From a statistical standpoint, Malaysia’s steel exports did not pose as a real threat to the U.S., nor was the U.S. market—while not negligible to Malaysian exporters—pose as a significant concentration risk. Thus Malaysia’s indictment under Section 232 was certainly unfair, but not to the point where massive economic damage was felt by Malaysia directly.

That is, if we were to assess the situation narrowly on the trade war’s direct impact.

Recently, Pantech Group Holdings Berhad reported that its carbon steel butt-weld fittings business arm, which are manufactured in Meru, Selangor and exported to the U.S., have been caught in the U.S.-China crossfire via U.S.’s anti-circumvention laws. In the E&E sector, manufacturers have begun considering relocating or shifting operations to Malaysia’s ASEAN neighbors such as Vietnam and Thailand to reduce exposure to U.S. tariffs imposed on Malaysia, particularly if the exposure prolongs. In recent years, Malaysia has been forced to compete more stiffly against its ASEAN neighbors with bigger markets and bigger developing economies; an FDI outflow would come as a double-blow to Malaysia’s economic development ambitions.

The fact of the matter is that a trade war of this magnitude between two of the world’s largest economies engenders indirect ramifications that are perhaps more damaging and wide-ranging than they initially appear. Being a small actor on the global stage, Malaysian industries are at the mercy of giants. The lack of transparency in the enforcement of Section 232 in conjunction with the haste of its implementation have forced industries into an uncomfortable position of prolonged firefighting, draining valuable time and resources. Furthermore, it may just be a matter of time before deflected Chinese steel imports from the U.S. begin to end up on Malaysian shores, as countries continue to erect trade walls in response, and the local steel industry is forced to confront another potential dumping of cheap steel that was last suffered in 2013—2015.

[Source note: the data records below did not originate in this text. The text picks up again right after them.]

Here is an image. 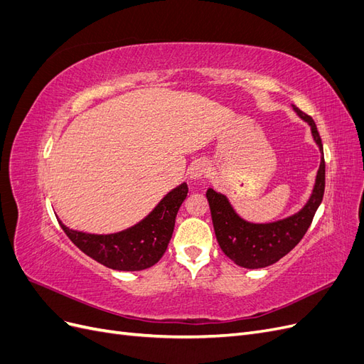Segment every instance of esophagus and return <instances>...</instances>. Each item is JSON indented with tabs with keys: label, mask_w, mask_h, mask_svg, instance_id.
Instances as JSON below:
<instances>
[{
	"label": "esophagus",
	"mask_w": 364,
	"mask_h": 364,
	"mask_svg": "<svg viewBox=\"0 0 364 364\" xmlns=\"http://www.w3.org/2000/svg\"><path fill=\"white\" fill-rule=\"evenodd\" d=\"M208 174V165L205 161H194L190 168H188V176L191 179H202Z\"/></svg>",
	"instance_id": "obj_1"
}]
</instances>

One of the few mitigating actions that Malaysia has at its disposal is a fervent defense of legitimate interests against all unfair and unjustified trade actions levied upon its industries, no matter the “magnitude” of the affected industry. Malaysia has yet to exempt itself from the net of Section 232, and the basis for urgency should not be motivated primarily by trade statistics. In contrast, urgency should be imposed based on the indirect impacts and more needs to be done to holistically assess the potential damages from these impacts, including impacts to jobs and salaries, FDIs, spillover effects on other industry value chains and ultimately, the consumer market. The dedicated task force set up by the Ministry of International Trade and Industry to monitor the ongoing trade war is a good step in this direction; otherwise by the time indirect impacts on the Malaysian economy are truly felt, it may just be a little too late.